Schema Changes

Column IDs

Internal to a Schema, and not exposed to the user, each column in a schema has a unique identifier. The identifiers are integers which are not re-used, and serve to distinguish an old column from a new one in the case that they have the same name.

For example:

> CREATE TABLE x (col_a int, col_b int);
> INSERT INTO x VALUES (1, 1);
> ALTER TABLE x DROP COLUMN col_b;
> ALTER TABLE x ADD COLUMN col_b int not null default 999;

In this case, although the Schema at the end of the sequence looks the same as the one at the beginning, the correct data is:

> SELECT * from x;
 col_a   | col_b
------------------
  1      | 999

In other words, we cannot re-materialize data from the old col_b into the new col_b.
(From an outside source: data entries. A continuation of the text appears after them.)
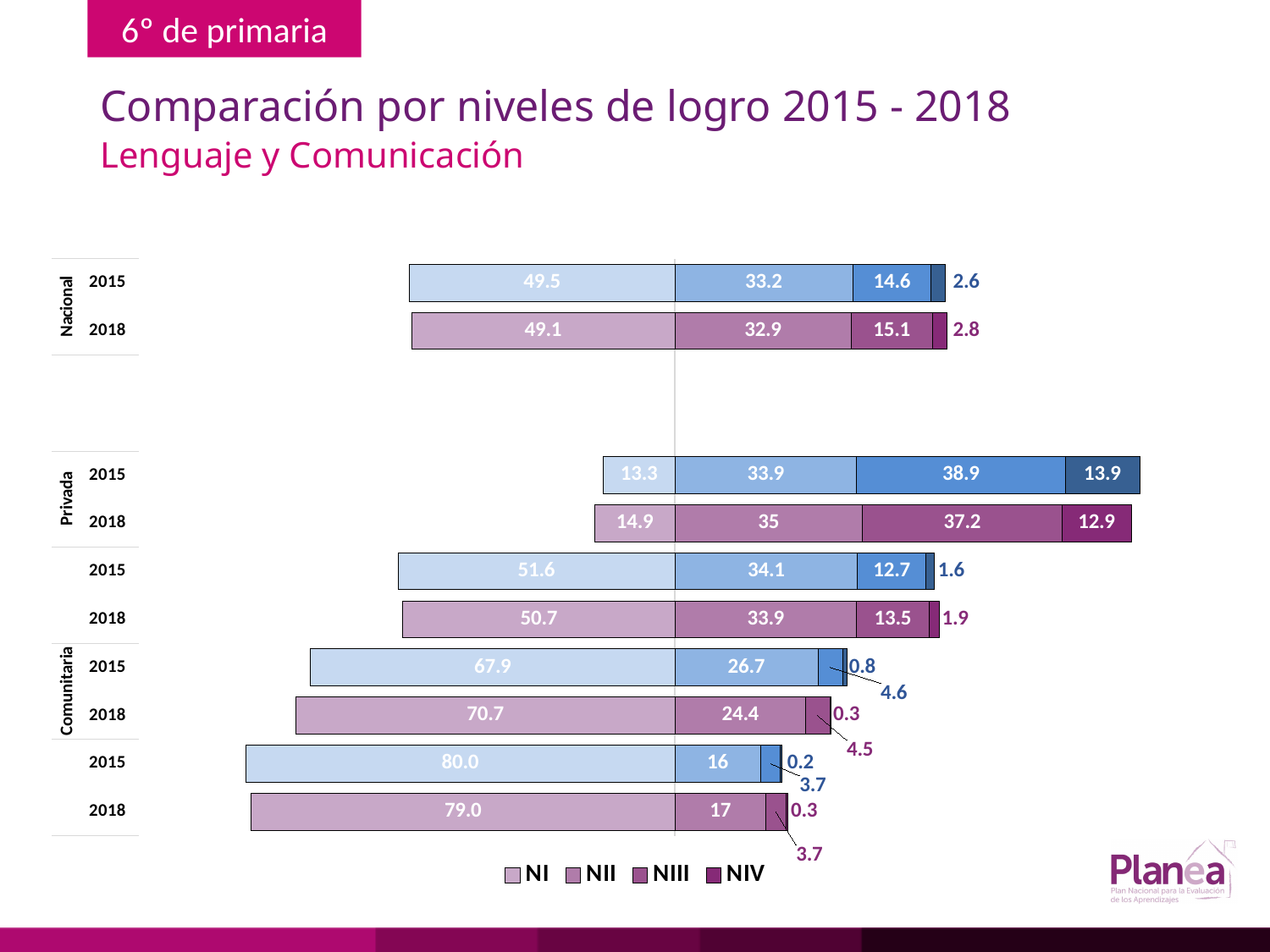
Which year has the larger NI value for Privada, 2015 or 2018? 2018 What is the difference between the NIII values for Nacional 2018 and Nacional 2015? 0.5 What is the total of the Nacional 2015 stacked bar? 99.9 What is the NII value for the Nacional 2018 bar? 32.9 For Privada 2015, which is larger, the NII value or the NIII value? NIII What is the NIII value for the Privada 2018 bar? 37.2 How many series does the legend list? 4 What is the NI value for the bottom 2018 bar on the chart? 79.0 How many stacked bars are plotted on the chart? 10 What kind of chart is shown on the slide? Stacked bar chart What is the NIV value for the Privada 2015 bar? 13.9 What is the NI value for the Nacional 2015 bar? 49.5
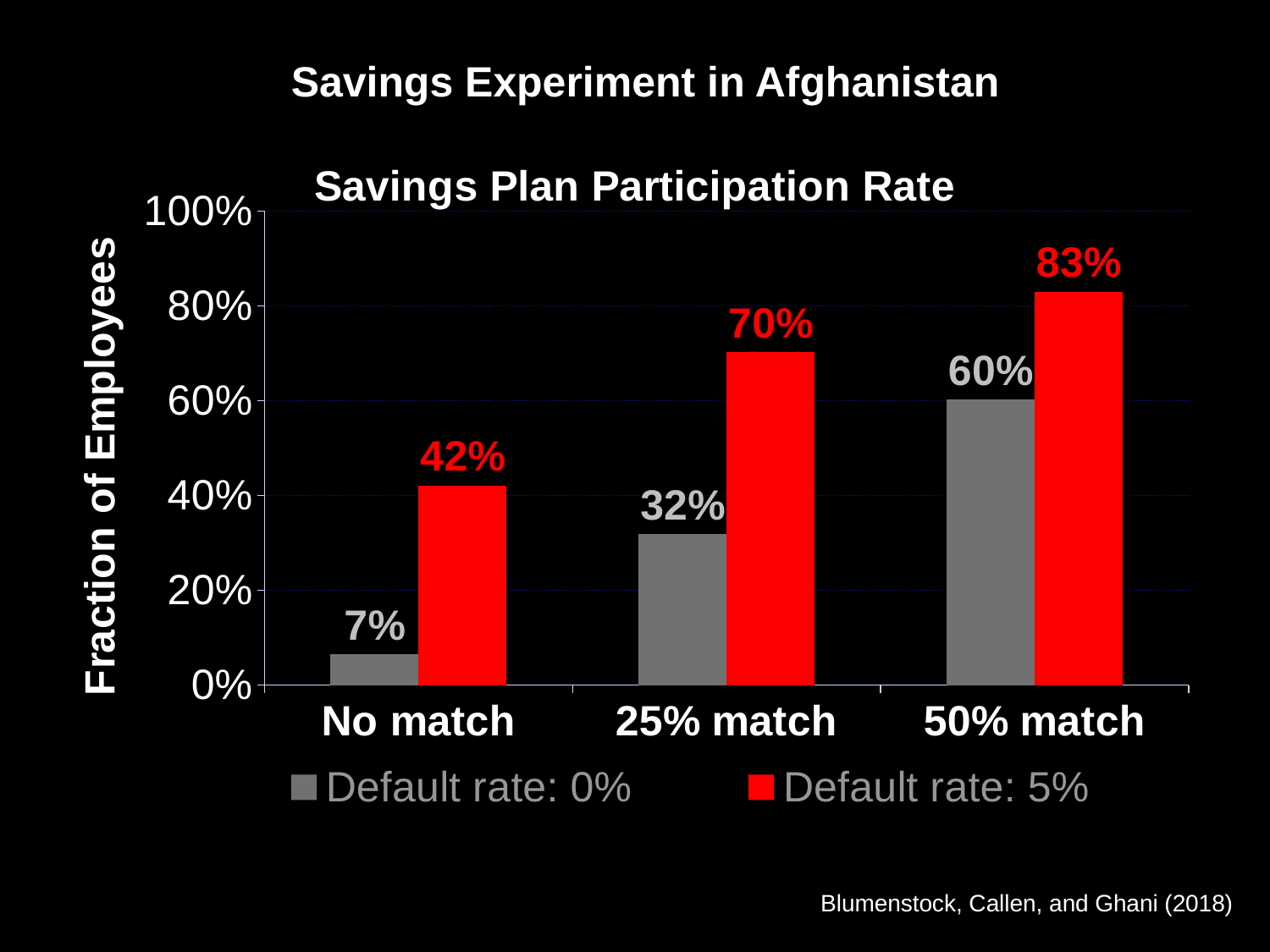
What kind of chart is shown on the slide? Bar chart Which match category has the lowest participation rate for the 'Default rate: 0%' series? No match What is the difference between the 'Default rate: 5%' and 'Default rate: 0%' values under 'No match'? 35% How many match categories are shown on the x axis? 3 What is the value for 'Default rate: 0%' under '50% match'? 60% What is the savings plan participation rate for the 'Default rate: 5%' series under '25% match'? 70% Do the 'Default rate: 5%' values rise or fall from 'No match' to '50% match'? Rise What is the difference between the 'Default rate: 5%' values for '50% match' and '25% match'? 13% How many series does the legend list? 2 What is the savings plan participation rate for the 'Default rate: 0%' series under 'No match'? 7% Which is larger: the 'Default rate: 0%' value under '50% match' or the 'Default rate: 5%' value under 'No match'? Default rate: 0% under 50% match Which match category has the highest participation rate for the 'Default rate: 5%' series? 50% match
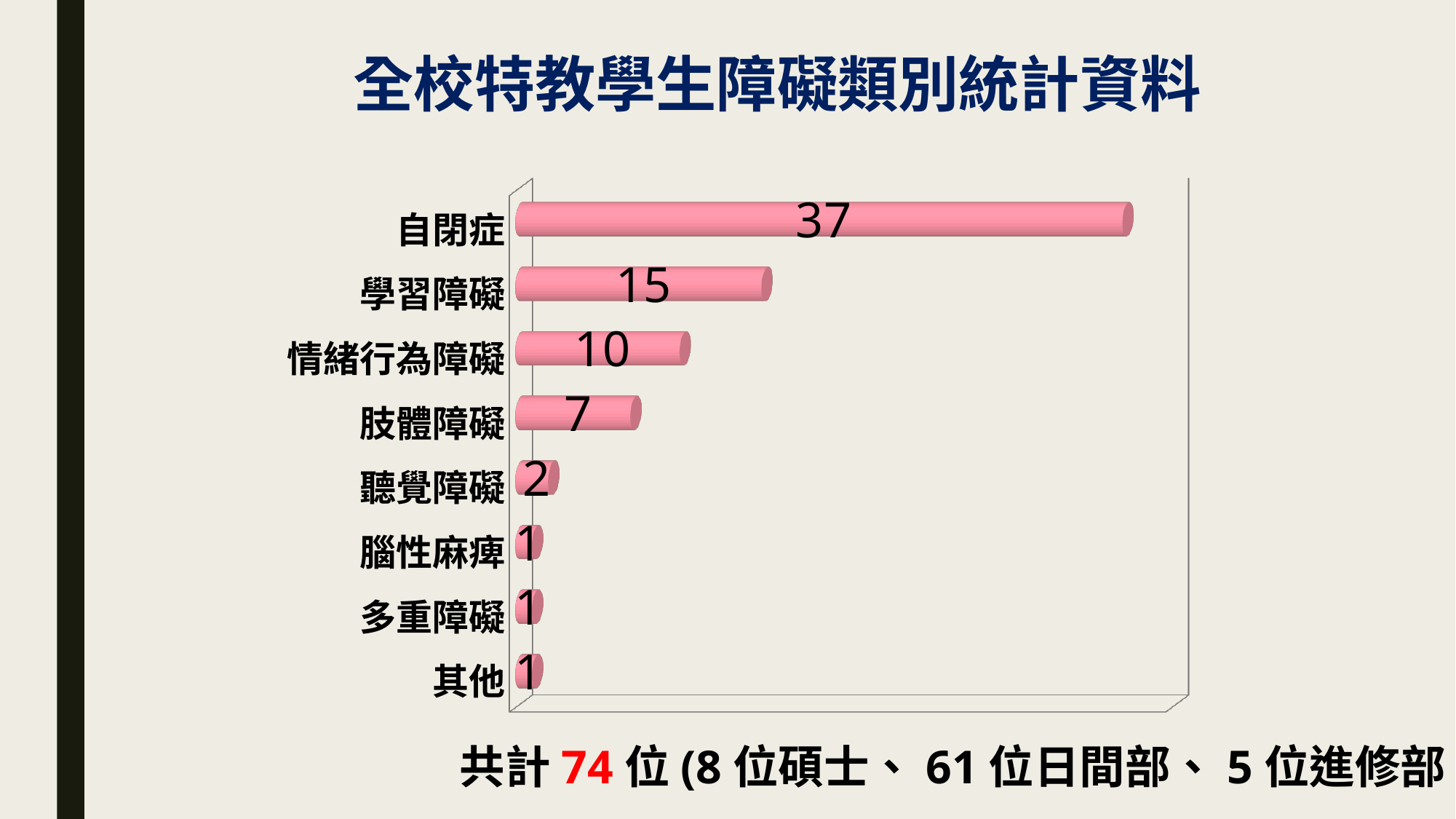
What is the value for 肢體障礙? 7 How many categories are shown in the chart? 8 What is the value for 自閉症? 37 What is the difference between the values for 情緒行為障礙 and 肢體障礙? 3 What is the title of the slide? 全校特教學生障礙類別統計資料 Which is larger, the value for 學習障礙 or the value for 情緒行為障礙? 學習障礙 What is the value for 聽覺障礙? 2 What kind of chart is shown on the slide? bar chart What is the value for 情緒行為障礙? 10 What is the difference between the values for 自閉症 and 學習障礙? 22 What is the value for 學習障礙? 15 Which category has the highest value? 自閉症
If we were to dump the initial schema and the new schema, we would see that although the two col_bs have the same name, they would have different column IDs.

Column IDs are internal to the server and not sent by the user on RPCs. Clients specify columns by name. This is because we expect a client to continue to make queries like “select sum(col_b) from x;” without any refresh of the schema, even if the column is dropped and re-added with new data.

Schemas specified in RPCs

When the user makes an RPC to read or write from a tablet, the RPC specifies only the names, types, and nullability of the columns. Internal to the server, we map the names to the internal IDs.

If the user specifies a column name which does not exist in the latest schema, it is considered an error.

If the type or nullability does not match, we also currently consider it an error. In the future, we may be able to adapt the data to the requested type (eg promote smaller to larger integers on read, promote non-null data to a nullable read, etc).

Handling varying schemas at read time

 + Tablet
 |---- MemRowSet
 |---- DiskRowSet N
 |-------- CFileSet
 |-------- Delta Tracker
 |------------ Delta Memstore
 |------------ Delta File N

Because the Schema of a table may change over time, different rowsets may have been written with different schemas. At read time, the server determines a Schema for the read based on the current metadata of the tablet. This Schema determines what to do as the read path encounters older data which was inserted prior to the schema change and thus may be missing some columns.

For each column in the read schema which is not present in the data, that column may be treated in one of two ways:

In the case that the new column has a “read default” in the metadata, that value is materialized for each cell.
If no “read default” is present, then the column must be nullable. In that case, a column of NULLs is materialized.

Currently, Kudu does not handle type changes. In the future, we may also need to add type adapters to convert older data to the new type.

When reading delta files, updates to columns which have since been removed are ignored. Updates to new columns are applied on top of the materialized default column data.

Compaction

Each CFileSet and DeltaFile has a schema associated to describe the data in it. On compaction, CFileSet/DeltaFiles with different schemas may be aggregated into a new file. This new file will have the latest schema and all the rows must be projected.

In the case of CFiles, the projection affects only the new columns, where the read default value will be written as data, or in case of “alter type” where the “encoding” is changed.

In the case of DeltaFiles, the projection is essential since the RowChangeList is serialized with no hint of the schema used. This means that you can read a RowChangeList only if you know the exact serialization schema.